#### Work instruction A
In the text on college survival skills for students with ADHD, list everything the writer says gets outlined.
#### Work instruction B
Update the part of the ADHD college tips text that opens with the words containing "The important thing" and closes with "all the difference.", swapping "commitment" for "persistence".
#### Work instruction C
Carry the piece on college survival skills for students with ADHD further from where it stops.

#### Selected passage
By Robert Tudisco, Edge Foundation Executive Director
I wish I knew back in college what I know now about living with ADHD. I had to learn ways to cope the hard way because I wasn’t diagnosed until many years after I completed school. Since my diagnosis I’ve developed many skills that have made a huge difference in my life. Here are four survival skills I’ve discovered that any college student with ADHD can use to make college more productive and stress free.
Many of my prelaw classes had heavy reading requirements that pushed my ADHD brain to its limit. I tried everything I could think of to stay focused, but my mind always wandered and I struggled with comprehension and staying on task.
Then in senior year, a friend of mine who worked in an accounting firm mentioned that her firm routinely handed out foam earplugs for reading tax code. The text was very boring and she said that it helped her stay focused. I immediately went to the store and bought some.
When I inserted the earplugs into my ears, it was like shutting off the world so I could actually climb into what I was reading. The effect was amazing. Those small inexpensive foam earplugs got me through the rest of college, law school and the bar exam.
After law school, an office setting presented a new challenge: I couldn’t just shut it off. Phones were ringing, people asked questions and my earplugs were of little use. I experimented with sound machines and music to filter out distractions. After much trial and error, I determined that classical and guitar music struck the balance that I was looking for.
The important thing to note is that I didn’t give up. I thought about my focus challenge. I tried – failed – and tried again. My thought process and commitment made all the difference.
Another useful tool I use that also helps with procrastination is outlining. If, like me, you’ve tried and given up on lists because they are long and intimidating, give outlining a try. Outlines help me understand how each task is connected and provides me with a map for getting there. I outline everything that I do, from articles to case briefs to scheduling my day.
- An outline provides the structure my ADHD craves for whatever project or time frame that I need to plan.
- An outline provides a hierarchy of concepts and shows how they are related to each other.
- An outline breaks down projects to smaller subprojects and thereby makes them less intimidating. Often the hardest part of task is getting started. Breaking the project into the smallest components makes this much easier.
After my diagnosis with ADHD, I went back and looked at my school transcripts and tried to correlate the times that I got the best grades with what was going on outside of school. I quickly saw a pattern. During the times when my grades were highest in college and law school, I was running to relieve my stress.
After this realization I embraced running and made it a part of my life. I regularly run 4 to 5 days per week for approximately an hour. My running helps me organize my thoughts and plan out how I am going to approach situations.

#### Data for analysis
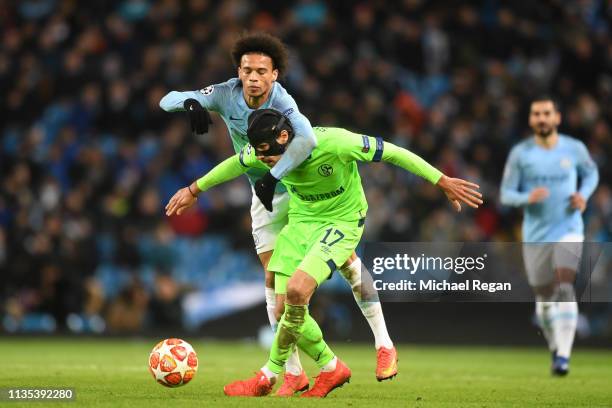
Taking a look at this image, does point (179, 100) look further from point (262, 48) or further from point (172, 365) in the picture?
point (172, 365)

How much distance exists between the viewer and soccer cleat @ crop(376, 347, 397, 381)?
8.44m

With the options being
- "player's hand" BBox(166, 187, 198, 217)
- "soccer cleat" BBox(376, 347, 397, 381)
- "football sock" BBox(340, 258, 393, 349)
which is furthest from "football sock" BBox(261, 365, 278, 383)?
"player's hand" BBox(166, 187, 198, 217)

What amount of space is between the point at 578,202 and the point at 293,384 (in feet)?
12.1

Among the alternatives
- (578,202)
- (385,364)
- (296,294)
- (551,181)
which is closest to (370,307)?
(385,364)

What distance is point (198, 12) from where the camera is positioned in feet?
63.1

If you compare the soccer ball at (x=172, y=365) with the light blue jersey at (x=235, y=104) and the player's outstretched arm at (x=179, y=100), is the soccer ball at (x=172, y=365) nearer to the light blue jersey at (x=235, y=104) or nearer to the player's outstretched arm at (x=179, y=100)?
the light blue jersey at (x=235, y=104)

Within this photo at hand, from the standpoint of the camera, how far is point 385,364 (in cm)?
849

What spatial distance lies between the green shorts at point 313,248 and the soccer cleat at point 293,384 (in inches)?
26.1

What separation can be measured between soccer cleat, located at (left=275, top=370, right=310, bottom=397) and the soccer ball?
673mm

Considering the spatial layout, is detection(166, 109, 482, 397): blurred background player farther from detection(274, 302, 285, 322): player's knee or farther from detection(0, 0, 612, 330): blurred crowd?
detection(0, 0, 612, 330): blurred crowd

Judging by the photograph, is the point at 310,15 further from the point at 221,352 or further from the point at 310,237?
the point at 310,237

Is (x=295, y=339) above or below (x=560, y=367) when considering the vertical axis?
above

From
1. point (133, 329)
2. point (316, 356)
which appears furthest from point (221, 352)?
point (316, 356)

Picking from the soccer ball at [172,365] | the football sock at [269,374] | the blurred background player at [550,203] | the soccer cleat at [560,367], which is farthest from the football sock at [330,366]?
the blurred background player at [550,203]
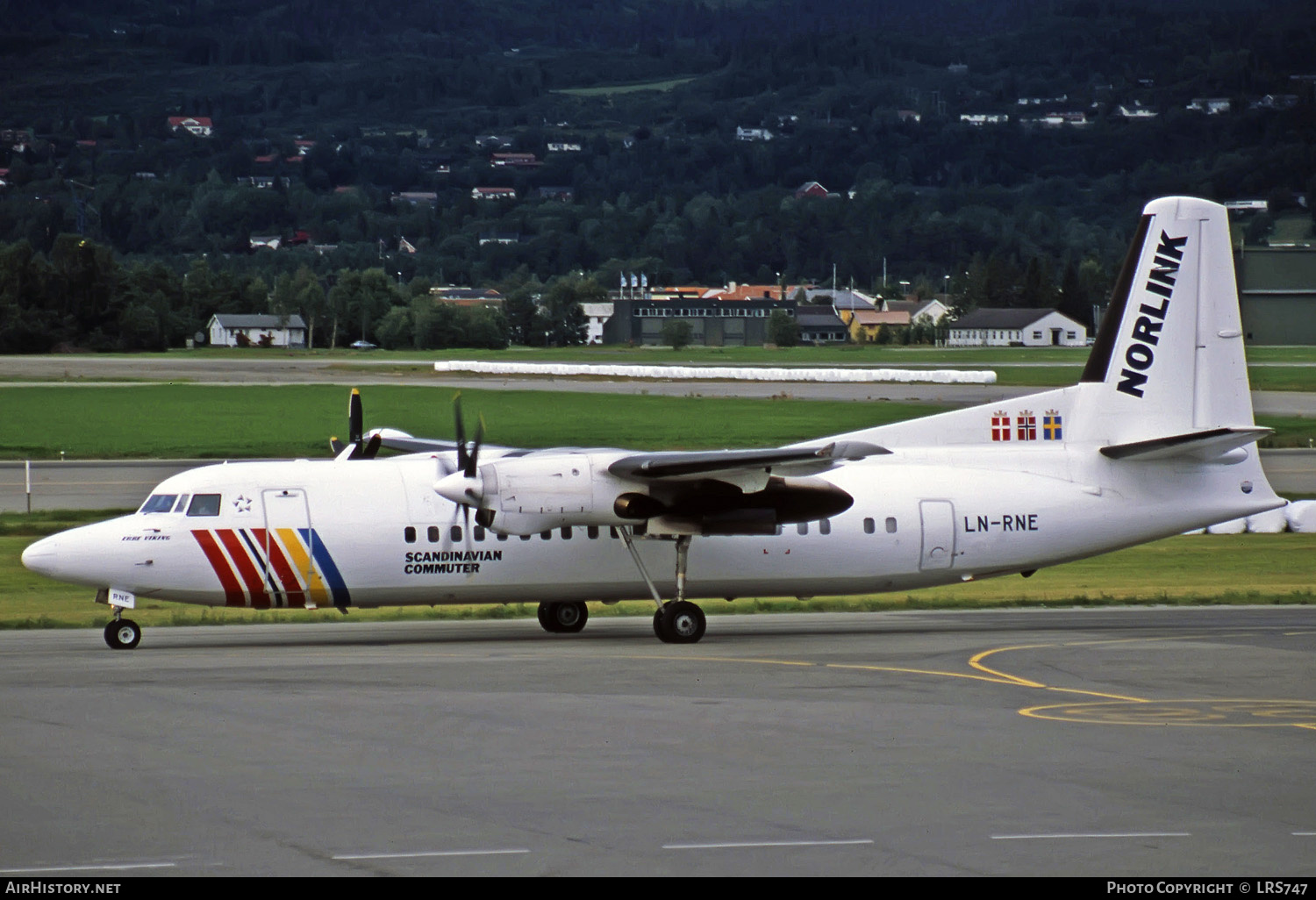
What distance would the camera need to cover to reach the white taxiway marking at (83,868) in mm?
11094

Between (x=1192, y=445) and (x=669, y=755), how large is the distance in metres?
13.0

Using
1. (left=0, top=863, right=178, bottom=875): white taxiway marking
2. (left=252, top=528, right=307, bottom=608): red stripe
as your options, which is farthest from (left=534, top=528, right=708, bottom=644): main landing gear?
(left=0, top=863, right=178, bottom=875): white taxiway marking

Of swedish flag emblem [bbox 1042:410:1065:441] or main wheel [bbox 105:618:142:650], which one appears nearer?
main wheel [bbox 105:618:142:650]

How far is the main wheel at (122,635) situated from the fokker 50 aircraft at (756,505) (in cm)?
3

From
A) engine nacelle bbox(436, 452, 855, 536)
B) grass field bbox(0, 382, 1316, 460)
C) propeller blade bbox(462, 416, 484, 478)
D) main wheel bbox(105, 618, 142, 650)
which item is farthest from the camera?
grass field bbox(0, 382, 1316, 460)

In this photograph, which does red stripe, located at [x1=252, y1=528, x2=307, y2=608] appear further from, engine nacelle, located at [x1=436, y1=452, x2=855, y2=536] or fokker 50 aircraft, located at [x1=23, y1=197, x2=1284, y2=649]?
engine nacelle, located at [x1=436, y1=452, x2=855, y2=536]

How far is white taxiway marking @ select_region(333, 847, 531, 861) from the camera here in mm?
11594

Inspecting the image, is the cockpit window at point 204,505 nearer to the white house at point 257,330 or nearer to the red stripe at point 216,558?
the red stripe at point 216,558

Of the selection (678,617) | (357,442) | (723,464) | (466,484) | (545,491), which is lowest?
(678,617)

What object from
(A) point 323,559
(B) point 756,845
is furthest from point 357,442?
(B) point 756,845

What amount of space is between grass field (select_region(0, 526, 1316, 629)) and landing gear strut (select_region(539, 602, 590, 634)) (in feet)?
11.0

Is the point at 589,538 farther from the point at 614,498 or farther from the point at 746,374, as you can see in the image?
the point at 746,374

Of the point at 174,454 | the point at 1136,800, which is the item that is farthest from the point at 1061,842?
the point at 174,454

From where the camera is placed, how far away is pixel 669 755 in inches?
612
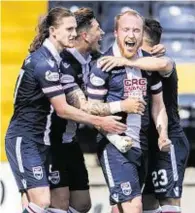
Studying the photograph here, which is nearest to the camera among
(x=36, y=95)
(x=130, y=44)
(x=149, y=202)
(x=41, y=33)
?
(x=130, y=44)

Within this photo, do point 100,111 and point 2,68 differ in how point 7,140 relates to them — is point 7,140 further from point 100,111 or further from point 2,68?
point 2,68

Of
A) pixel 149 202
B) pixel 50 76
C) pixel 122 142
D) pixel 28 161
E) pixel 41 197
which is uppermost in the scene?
pixel 50 76

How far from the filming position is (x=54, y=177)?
283 inches

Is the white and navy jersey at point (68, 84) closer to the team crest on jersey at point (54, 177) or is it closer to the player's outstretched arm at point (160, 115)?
the team crest on jersey at point (54, 177)

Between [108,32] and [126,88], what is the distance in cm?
592

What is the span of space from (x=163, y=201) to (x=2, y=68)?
3104 mm

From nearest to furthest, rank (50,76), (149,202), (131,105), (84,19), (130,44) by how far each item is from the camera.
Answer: (131,105), (130,44), (50,76), (84,19), (149,202)

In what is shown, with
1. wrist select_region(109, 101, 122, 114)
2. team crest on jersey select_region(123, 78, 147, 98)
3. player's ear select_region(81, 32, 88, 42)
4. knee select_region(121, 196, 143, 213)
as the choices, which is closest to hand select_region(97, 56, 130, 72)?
team crest on jersey select_region(123, 78, 147, 98)

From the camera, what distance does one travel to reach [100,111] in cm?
670

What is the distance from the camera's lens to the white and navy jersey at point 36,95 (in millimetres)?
6809

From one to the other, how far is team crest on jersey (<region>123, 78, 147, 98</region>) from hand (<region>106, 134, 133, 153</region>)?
299mm

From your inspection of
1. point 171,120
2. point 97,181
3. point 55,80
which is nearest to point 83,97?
point 55,80

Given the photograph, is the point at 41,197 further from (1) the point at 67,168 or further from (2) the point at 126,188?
(2) the point at 126,188

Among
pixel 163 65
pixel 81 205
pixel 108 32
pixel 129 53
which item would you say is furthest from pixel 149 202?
pixel 108 32
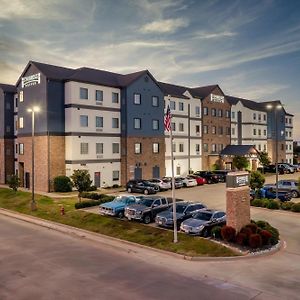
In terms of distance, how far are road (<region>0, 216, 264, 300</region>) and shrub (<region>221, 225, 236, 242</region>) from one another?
393cm

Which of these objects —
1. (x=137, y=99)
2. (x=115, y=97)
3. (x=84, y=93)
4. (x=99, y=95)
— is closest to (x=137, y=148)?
(x=137, y=99)

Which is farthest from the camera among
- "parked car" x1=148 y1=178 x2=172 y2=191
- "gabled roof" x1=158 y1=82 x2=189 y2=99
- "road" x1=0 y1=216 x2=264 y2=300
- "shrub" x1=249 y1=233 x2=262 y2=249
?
"gabled roof" x1=158 y1=82 x2=189 y2=99

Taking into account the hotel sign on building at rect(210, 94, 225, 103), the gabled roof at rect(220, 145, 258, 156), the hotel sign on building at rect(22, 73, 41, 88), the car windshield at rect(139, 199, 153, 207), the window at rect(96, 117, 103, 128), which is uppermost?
the hotel sign on building at rect(210, 94, 225, 103)

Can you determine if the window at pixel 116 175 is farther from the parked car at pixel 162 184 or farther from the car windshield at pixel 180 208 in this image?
the car windshield at pixel 180 208

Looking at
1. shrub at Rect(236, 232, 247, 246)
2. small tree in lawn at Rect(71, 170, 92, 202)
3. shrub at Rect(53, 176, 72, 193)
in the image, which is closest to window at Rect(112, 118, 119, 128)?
shrub at Rect(53, 176, 72, 193)

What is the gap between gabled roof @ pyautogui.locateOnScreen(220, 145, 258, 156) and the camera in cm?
6719

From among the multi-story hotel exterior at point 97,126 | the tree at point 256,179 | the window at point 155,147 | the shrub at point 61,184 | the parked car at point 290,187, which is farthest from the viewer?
the window at point 155,147

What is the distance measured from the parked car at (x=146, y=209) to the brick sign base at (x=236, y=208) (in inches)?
280

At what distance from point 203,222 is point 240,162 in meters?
42.4

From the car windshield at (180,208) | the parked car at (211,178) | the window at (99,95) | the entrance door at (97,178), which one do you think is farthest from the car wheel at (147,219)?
the parked car at (211,178)

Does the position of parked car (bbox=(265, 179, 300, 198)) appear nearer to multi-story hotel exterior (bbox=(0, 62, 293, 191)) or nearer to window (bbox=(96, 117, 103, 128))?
multi-story hotel exterior (bbox=(0, 62, 293, 191))

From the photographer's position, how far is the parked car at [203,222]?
74.9 ft

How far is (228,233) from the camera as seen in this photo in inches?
843

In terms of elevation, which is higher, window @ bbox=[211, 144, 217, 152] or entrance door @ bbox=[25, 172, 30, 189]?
window @ bbox=[211, 144, 217, 152]
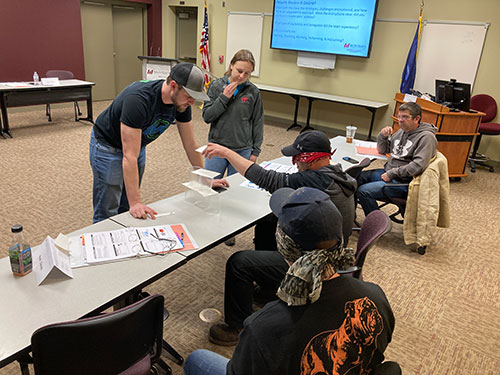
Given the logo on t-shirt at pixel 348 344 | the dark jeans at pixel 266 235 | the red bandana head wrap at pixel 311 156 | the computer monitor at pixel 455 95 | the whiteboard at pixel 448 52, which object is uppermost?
the whiteboard at pixel 448 52

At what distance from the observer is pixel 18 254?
1.46m

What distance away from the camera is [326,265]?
109cm

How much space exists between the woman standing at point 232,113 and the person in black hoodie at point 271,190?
85cm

#### Result A
articles, case briefs, scheduling my day

#### Result B
The important thing to note is that I didn’t give up. I thought about my focus challenge. I tried – failed – and tried again. My thought process and persistence made all the difference.

#### Result C
In recent years, research has shown that exercise can help reduce the symptoms of ADHD, anxiety, depression and other disorders. Integrate exercise into your daily life. If you keep at it, you’ll find it centers you, reduces your stress and brings you the clarity you need to move forward.
One of the most important things that I have discovered in my journey to work with my ADHD is I need help to establish the structure, support and accountability that my ADHD mind so desperately needs. That’s why I have worked with many different ADHD coaches since my diagnosis.
ADHD coaches offer an objective perspective on the challenges of ADHD. They help us recognize and develop our talents, and learn where and why we struggle. Each of my coaches has made a huge difference in how I approach obstacles while building my confidence about the specific talents that I have.
College is a key time to learn skills to work with your ADHD because it is much less structured than high school – especially for those students living away from home for the first time. You may not have even realized all of the daily support your parents were providing until you are in over your head freshman year. Even students who are extremely intelligent are at high risk because college requires new levels of self imposed structure and accountability.
An ADHD coach who specializes in the needs of high school and college students can provide the structure, support and accountability you need, not just to survive in college, but to reach your full potential throughout your life.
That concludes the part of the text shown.